**ARTICLE**

--- begin ---

# Surefire P60 Life



## Filament (Jan 1, 2004)

Happy New Year from a new member! Last night I was showing a friend my G2 while setting up some fireworks. He was impressed with the output for the size of the light and I was filling him in on all the details of Surefire in general. Things were going well when the light just completely dropped off. Since it is a new light (an early Christmas gift less than 2 weeks old with virtually no runtime - maybe 15 minutes) I thought maybe I had gotten a set of the "bad" Surefire batteries. So I brought out my spares (in the orange Wal Mart waterproof match holders - thanks CPF!!) but - nothing. Tried a third set of batteries - nothing. Luckily I had my E2e so we could finish the job, but is this a "common experience" or did I just get a statistical anomoly? Do you think Surefire will do anything? My other G2 is still fine after 6 months of use. Thanks for any help.


----------



## Sharp (Jan 1, 2004)

--- end ---

**EXTRACTED RECORDS**
--- begin ---

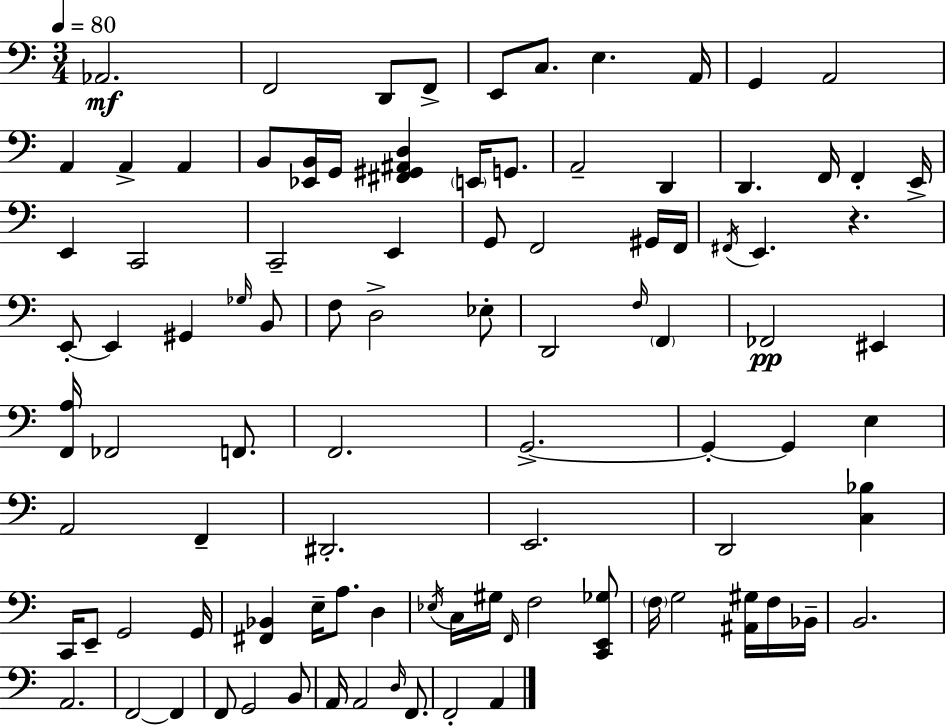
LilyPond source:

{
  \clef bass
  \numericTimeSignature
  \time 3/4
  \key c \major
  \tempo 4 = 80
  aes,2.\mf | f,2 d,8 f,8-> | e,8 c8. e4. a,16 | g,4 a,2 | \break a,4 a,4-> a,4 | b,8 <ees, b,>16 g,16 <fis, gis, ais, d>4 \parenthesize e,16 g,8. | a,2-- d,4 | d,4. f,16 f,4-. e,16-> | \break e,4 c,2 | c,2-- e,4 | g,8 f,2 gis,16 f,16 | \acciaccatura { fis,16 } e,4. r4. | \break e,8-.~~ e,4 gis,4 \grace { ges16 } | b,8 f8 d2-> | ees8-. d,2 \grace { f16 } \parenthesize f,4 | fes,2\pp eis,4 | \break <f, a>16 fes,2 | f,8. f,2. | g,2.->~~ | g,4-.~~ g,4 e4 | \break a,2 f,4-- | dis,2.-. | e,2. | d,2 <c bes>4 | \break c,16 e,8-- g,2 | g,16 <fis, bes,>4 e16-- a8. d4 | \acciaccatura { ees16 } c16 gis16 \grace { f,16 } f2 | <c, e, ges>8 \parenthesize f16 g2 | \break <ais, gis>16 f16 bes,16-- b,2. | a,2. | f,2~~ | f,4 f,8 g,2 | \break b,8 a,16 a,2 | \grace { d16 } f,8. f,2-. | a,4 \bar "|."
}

--- end ---
--- begin ---

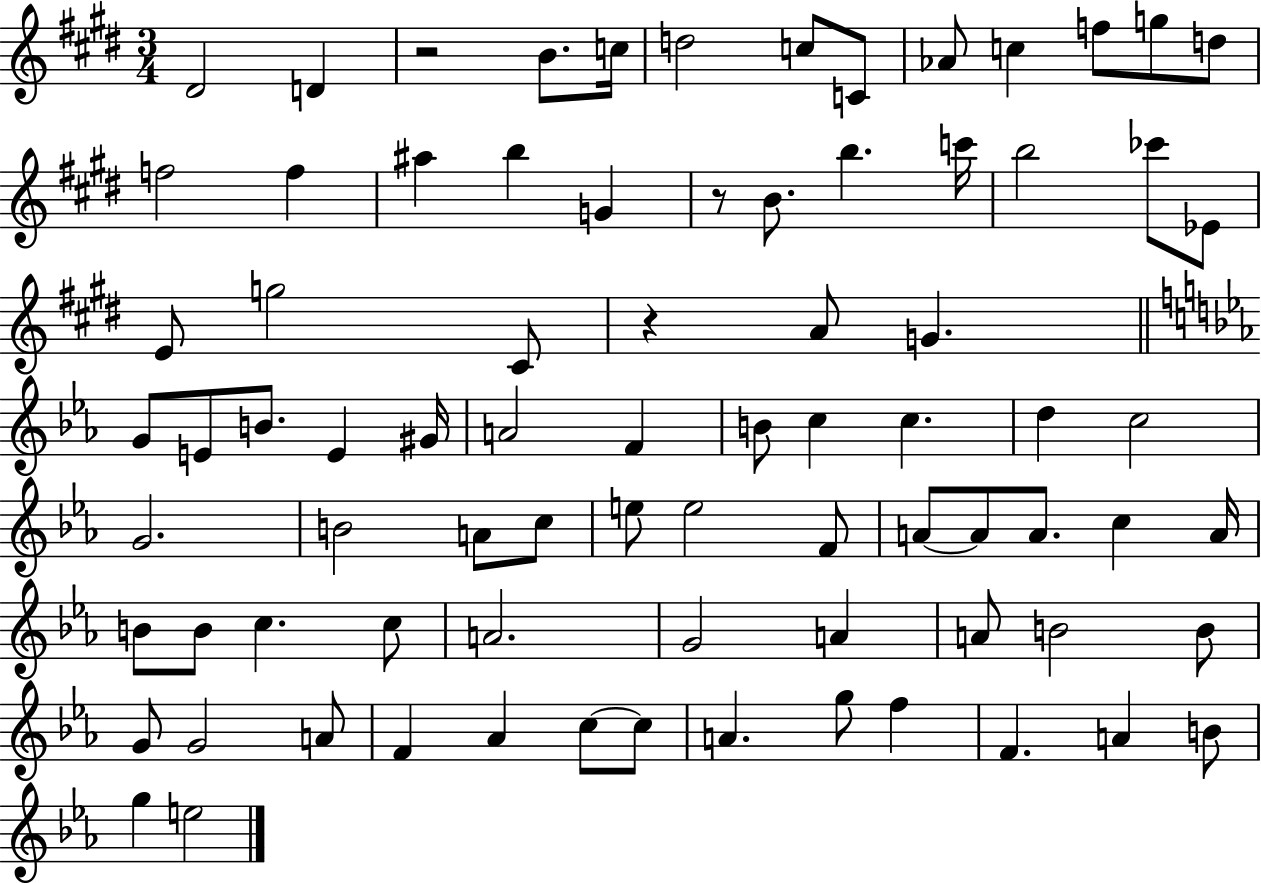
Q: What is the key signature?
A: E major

--- end ---

**PROBLEMS TO WORK ON**
A - In the Surefire P60 thread, what did the poster keep the spare batteries in?
B - Carry on the Surefire P60 thread from the point where it stops.

**RESPONSES TO THE TASKS**
A - Orange Wal Mart waterproof match holders.

B -
I'm EDCing some SureFire's that are almost an year old and I use them all time. Maybe it's just your the Lamp Assembly. Try calling SureFire. Maybe they'll send you a new one.

Richard


----------



## Size15's (Jan 1, 2004)

Welcome to CPF!

I suggest you swap bulbs just to confirm that it is the bulb that has died. If this is the case I suggest you call SureFire 800 828 8809.

Al


----------



## madecov (Jan 1, 2004)

My P60 in a G2 has been going strong for almost 3 years. I don't even know how many batteriy sets I have gone through, but it's at least 8 sets.


----------



## thesurefire (Jan 1, 2004)

I'd have to say you got the one in a million bad bulb. I've burn 2 full sets of batteries and am on the 3rd since christmas and its still working perfectly.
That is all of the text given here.